EXCERPTED TEXT:
- - -

Single by A-ha

from the album Stay on These Roads
- B-side: "Soft Rains of April" (Original Mix)
- Released: 14 March 1988
- Length: 4:45; 6:12 (extended remix);
- Label: Warner Bros.
- Songwriters: Pål Waaktaar; Magne Furuholmen; Morten Harket;
- Producer: Alan Tarney

A-ha singles chronology
| "The Living Daylights" (1987) | "Stay on These Roads" (1988) | "The Blood That Moves the Body" (1988) |

Music video
- "Stay on These Roads" on YouTube

= Stay on These Roads (song) =

"Stay on These Roads" is a song by Norwegian synth-pop band A-ha, released on 14 March 1988 by Warner Bros. Records as the lead single from their third studio album of the same name (1988). It succeeded their previous single, "The Living Daylights", which was recorded by the band for the title theme for the James Bond film of the same name in 1987.

==Background and release==
A Roland D-50 was used on this song —the sound patch is called "Staccato Heaven"— the wind sound during the instrumental was made on either a Roland Juno 60 or Juno 106 synthesizer. The versions on the 7" vinyl and the 3" CD single ("7 inch Version") are identical to the album version. The 7" single cover montage includes a blurred picture of actress Susan Sullivan, taken from a publicity shot from the TV series, Falcon Crest, in which she appeared as Maggie Gioberti. It is not known why this picture is used.

The song achieved success in many European countries, becoming the most successful single from the Stay on These Roads album, along with "The Living Daylights" on the UK charts. Though it did not hit the national charts in the United States, the song was a significant hit across Europe. It went to number seven in West Germany, number three in France and Iceland, and number two in Ireland. In Norway, the song was the band's fourth number one single. "Stay on These Roads" was A-ha's seventh and final top five showing in the United Kingdom, reaching number five on the chart edition of March 27, 1988. It would also prove their last top ten hit in the country for almost two decades, as they did not score another UK top ten hit until eighteen years later in 2006. The song's music video was directed by Andy Morahan.

- - -

CHALLENGE 1:
Using the song article, explain why "Stay on These Roads" is called A-ha's last UK top ten hit for almost two decades.
CHALLENGE 2:
Find every line in the records that contains the word "options", and copy each of those lines. Case counts.

- - -

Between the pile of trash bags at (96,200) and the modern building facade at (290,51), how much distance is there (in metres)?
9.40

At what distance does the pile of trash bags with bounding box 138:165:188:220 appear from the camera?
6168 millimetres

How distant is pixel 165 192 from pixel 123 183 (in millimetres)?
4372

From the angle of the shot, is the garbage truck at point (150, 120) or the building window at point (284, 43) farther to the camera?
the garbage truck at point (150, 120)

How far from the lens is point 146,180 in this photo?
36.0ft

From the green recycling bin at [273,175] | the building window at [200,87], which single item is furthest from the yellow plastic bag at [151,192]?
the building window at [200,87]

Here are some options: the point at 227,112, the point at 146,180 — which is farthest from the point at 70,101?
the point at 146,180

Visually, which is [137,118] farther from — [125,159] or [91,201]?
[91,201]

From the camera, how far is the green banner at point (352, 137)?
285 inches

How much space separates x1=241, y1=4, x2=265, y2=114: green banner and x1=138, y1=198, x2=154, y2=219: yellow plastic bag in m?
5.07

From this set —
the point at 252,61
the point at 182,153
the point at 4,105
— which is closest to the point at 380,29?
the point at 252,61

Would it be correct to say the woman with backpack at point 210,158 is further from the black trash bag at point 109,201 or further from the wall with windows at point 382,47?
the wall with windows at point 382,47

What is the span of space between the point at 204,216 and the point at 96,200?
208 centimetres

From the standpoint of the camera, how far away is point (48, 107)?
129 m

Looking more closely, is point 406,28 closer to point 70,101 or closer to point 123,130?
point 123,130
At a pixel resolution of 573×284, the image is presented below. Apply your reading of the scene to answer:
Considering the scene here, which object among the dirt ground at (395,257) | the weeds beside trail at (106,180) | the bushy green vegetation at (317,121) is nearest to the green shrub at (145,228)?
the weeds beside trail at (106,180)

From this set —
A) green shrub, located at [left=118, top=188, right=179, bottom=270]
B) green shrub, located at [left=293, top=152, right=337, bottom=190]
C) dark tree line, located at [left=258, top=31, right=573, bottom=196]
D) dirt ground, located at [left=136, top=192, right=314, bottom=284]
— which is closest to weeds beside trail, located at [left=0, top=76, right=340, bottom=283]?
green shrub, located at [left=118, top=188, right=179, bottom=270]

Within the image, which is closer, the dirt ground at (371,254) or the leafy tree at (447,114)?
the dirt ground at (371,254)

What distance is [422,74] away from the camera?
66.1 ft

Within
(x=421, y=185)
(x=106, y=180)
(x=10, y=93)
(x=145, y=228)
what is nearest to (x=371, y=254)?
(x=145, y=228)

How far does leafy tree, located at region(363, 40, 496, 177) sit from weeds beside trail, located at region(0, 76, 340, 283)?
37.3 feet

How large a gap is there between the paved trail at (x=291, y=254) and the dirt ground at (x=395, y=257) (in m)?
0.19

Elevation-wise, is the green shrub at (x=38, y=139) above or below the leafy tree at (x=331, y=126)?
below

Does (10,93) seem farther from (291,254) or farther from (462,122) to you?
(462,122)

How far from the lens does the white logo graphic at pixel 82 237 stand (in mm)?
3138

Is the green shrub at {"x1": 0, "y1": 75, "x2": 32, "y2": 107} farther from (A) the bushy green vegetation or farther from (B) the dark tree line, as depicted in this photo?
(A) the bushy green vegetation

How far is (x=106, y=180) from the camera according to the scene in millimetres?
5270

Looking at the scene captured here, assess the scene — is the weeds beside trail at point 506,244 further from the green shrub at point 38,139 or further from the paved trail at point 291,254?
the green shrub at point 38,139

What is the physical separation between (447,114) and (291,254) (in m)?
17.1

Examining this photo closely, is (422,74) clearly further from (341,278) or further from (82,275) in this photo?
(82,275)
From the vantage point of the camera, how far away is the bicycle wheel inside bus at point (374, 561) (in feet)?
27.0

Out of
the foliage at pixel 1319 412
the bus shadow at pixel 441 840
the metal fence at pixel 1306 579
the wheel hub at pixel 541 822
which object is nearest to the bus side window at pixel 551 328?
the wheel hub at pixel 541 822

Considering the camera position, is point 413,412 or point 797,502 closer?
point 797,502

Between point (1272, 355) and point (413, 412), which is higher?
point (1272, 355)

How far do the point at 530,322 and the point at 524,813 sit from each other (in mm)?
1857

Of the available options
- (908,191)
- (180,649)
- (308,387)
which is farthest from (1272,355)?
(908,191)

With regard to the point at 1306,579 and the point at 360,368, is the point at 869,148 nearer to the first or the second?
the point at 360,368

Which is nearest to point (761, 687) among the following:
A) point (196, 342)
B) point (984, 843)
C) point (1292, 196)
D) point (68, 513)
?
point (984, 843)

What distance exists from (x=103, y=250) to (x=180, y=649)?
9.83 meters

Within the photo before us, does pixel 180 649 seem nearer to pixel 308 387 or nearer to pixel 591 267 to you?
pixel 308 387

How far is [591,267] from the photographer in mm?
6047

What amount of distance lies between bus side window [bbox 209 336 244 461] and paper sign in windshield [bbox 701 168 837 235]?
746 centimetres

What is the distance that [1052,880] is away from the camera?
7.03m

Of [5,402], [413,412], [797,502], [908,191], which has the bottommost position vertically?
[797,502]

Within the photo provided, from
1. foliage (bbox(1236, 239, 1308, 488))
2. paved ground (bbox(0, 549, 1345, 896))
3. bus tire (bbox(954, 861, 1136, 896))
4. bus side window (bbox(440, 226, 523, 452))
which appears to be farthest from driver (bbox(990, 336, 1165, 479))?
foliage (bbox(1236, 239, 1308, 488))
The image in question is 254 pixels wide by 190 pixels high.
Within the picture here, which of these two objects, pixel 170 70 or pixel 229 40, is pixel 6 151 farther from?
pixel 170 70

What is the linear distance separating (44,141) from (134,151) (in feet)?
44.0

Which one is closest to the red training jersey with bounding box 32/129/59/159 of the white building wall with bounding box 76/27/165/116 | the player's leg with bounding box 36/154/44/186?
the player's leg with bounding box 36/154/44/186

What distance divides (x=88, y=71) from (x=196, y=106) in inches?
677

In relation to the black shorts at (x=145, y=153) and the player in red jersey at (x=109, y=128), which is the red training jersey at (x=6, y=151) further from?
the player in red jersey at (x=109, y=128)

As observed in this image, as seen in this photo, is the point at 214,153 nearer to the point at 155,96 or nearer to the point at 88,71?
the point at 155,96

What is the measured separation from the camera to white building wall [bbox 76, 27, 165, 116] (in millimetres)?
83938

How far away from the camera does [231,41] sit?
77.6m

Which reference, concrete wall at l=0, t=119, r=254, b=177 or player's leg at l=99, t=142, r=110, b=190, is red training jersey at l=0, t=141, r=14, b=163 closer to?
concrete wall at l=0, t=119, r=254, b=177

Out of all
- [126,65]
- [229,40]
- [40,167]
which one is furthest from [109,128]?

- - -

CORRECT ANSWER 1:
The band did not score another UK top ten hit until eighteen years later, in 2006.

CORRECT ANSWER 2:
Here are some options: the point at 227,112, the point at 146,180 — which is farthest from the point at 70,101?
Of the available options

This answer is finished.